Les vendanges ont lieu tardivement, souvent en octobre, lorsque les raisins ont atteint une maturité optimale. La vinification est simple et traditionnelle : fermentation avec levures indigènes, sans sulfites, en cuves inox. Pas de bois, pas d’artifices — uniquement un vin blanc sec, pur, à haute acidité, prêt pour sa transformation.
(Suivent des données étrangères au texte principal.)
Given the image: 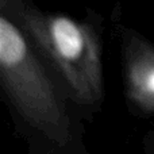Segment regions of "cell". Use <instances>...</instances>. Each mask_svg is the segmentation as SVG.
<instances>
[{"instance_id":"6da1fadb","label":"cell","mask_w":154,"mask_h":154,"mask_svg":"<svg viewBox=\"0 0 154 154\" xmlns=\"http://www.w3.org/2000/svg\"><path fill=\"white\" fill-rule=\"evenodd\" d=\"M0 97L24 154H91L84 112L23 30L0 11Z\"/></svg>"},{"instance_id":"3957f363","label":"cell","mask_w":154,"mask_h":154,"mask_svg":"<svg viewBox=\"0 0 154 154\" xmlns=\"http://www.w3.org/2000/svg\"><path fill=\"white\" fill-rule=\"evenodd\" d=\"M116 30L125 106L133 116L154 120V42L125 24Z\"/></svg>"},{"instance_id":"7a4b0ae2","label":"cell","mask_w":154,"mask_h":154,"mask_svg":"<svg viewBox=\"0 0 154 154\" xmlns=\"http://www.w3.org/2000/svg\"><path fill=\"white\" fill-rule=\"evenodd\" d=\"M23 30L41 58L60 77L88 122L103 109L106 100L103 20L89 14L77 20L68 15L46 12L31 0H0Z\"/></svg>"},{"instance_id":"277c9868","label":"cell","mask_w":154,"mask_h":154,"mask_svg":"<svg viewBox=\"0 0 154 154\" xmlns=\"http://www.w3.org/2000/svg\"><path fill=\"white\" fill-rule=\"evenodd\" d=\"M141 149L143 154H154V120L142 137Z\"/></svg>"}]
</instances>
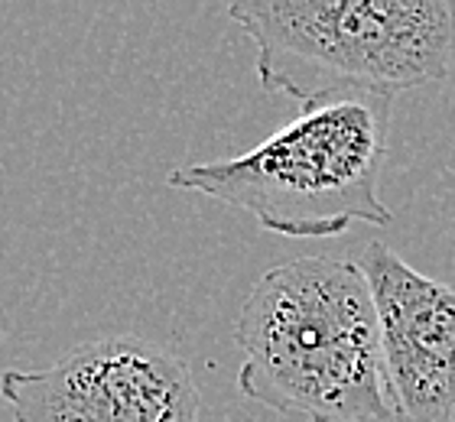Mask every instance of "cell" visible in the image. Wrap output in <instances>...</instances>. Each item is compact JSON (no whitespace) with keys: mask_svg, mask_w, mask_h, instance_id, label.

C’est à la distillation que commence la magie de l’Armagnac. Contrairement au Cognac, distillé deux fois en alambic charentais, l’Armagnac est généralement distillé une seule fois dans un alambic continu — une méthode qui permet une distillation à plus basse température, conservant toute la complexité aromatique du vin d’origine. Le Baco, par sa structure et son intensité aromatique, s’y prête merveilleusement bien, donnant des eaux-de-vie riches, rondes et expressives dès leur jeunesse. Le résultat est un distillat qui garde l’âme du raisin et la voix du terroir — fruité, floral, épicé et chargé de caractère.
Ensuite commence l’étape lente et poétique du vieillissement en fûts de chêne français — souvent issus des forêts proches de Gascogne ou du Limousin. Avec le temps, l’eau-de-vie fougueuse s’adoucit, se complexifie, évolue. Le bois lui confère des notes de vanille, de cacao, de fruits secs et de rancio. Et pourtant, même après plusieurs décennies, un Baco bien fait garde toujours une fraîcheur, une tension — un écho de son origine viticole.
Produire de l’Armagnac à partir du Baco dans le Bas-Armagnac, ce n’est pas seulement un procédé — c’est un art, un héritage, une fidélité à la terre. C’est la célébration d’un cépage autrefois ignoré, aujourd’hui admiré. Et dans chaque verre, on goûte non seulement le temps, mais aussi les mains, les vignes et l’âme de la Gascogne.